Audio-to-Image Bird Species Retrieval without Audio-Image Pairs via Text Distillation

Audio-to-image retrieval offers an interpretable alternative to audio-only classification for bioacoustic species recognition, but learning aligned audio-image representations is challenging due to the scarcity of paired audio-image data. We propose a simple and data-efficient approach that enables audio-to-image retrieval without any audio-image supervision. Our proposed method uses text as a semantic intermediary: we distill the text embedding space of a pretrained image-text model (BioCLIP-2), which encodes rich visual and taxonomic structure, into a pretrained audio-text model (BioLingual) by fine-tuning its audio encoder with a contrastive objective. This distillation transfers visually grounded semantics into the audio representation, inducing emergent alignment between audio and image embeddings without using images during training. We evaluate the resulting model on multiple bioacoustic benchmarks. The distilled audio encoder preserves audio discriminative power while substantially improving audio-text alignment on focal recordings and soundscape datasets. Most importantly, on the SSW60 benchmark, the proposed approach achieves strong audio-to-image retrieval performance exceeding baselines based on zero-shot model combinations or learned mappings between text embeddings, despite not training on paired audio-image data. These results demonstrate that indirect semantic transfer through text is sufficient to induce meaningful audio-image alignment, providing a practical solution for visually grounded species recognition in data-scarce bioacoustic settings.

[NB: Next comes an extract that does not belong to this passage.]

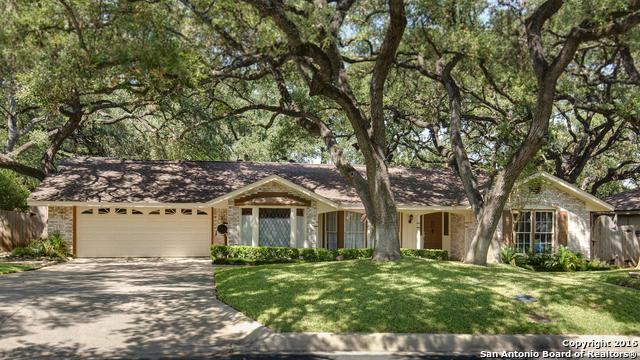 Loans near  Susie Ct, San Antonio TX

翻译：音频到图像检索为生物声学物种识别提供了一种比纯音频分类更具可解释性的替代方案，但由于配对音频-图像数据的稀缺性，学习对齐的音频-图像表征具有挑战性。本文提出一种简单且数据高效的方法，无需任何音频-图像监督即可实现音频到图像检索。所提方法使用文本作为语义中介：通过对比学习目标微调预训练音频-文本模型（BioLingual）的音频编码器，将预训练图像-文本模型（BioCLIP-2）的文本嵌入空间（编码了丰富的视觉和分类学结构）蒸馏至该模型。这种蒸馏过程将视觉基础语义转移到音频表征中，在训练过程中不使用图像的情况下，诱导音频与图像嵌入之间出现对齐。我们在多个生物声学基准上评估所得模型。蒸馏后的音频编码器在保持音频判别能力的同时，显著提升了在焦点录音和声景数据集上的音频-文本对齐效果。最重要的是，在SSW60基准测试中，所提方法实现了强大的音频到图像检索性能，超越了基于零样本模型组合或文本嵌入间学习映射的基线方法，尽管该方法未使用配对音频-图像数据进行训练。这些结果表明，通过文本进行的间接语义传递足以诱导有意义的音频-图像对齐，为数据稀缺的生物声学场景中基于视觉的物种识别提供了实用解决方案。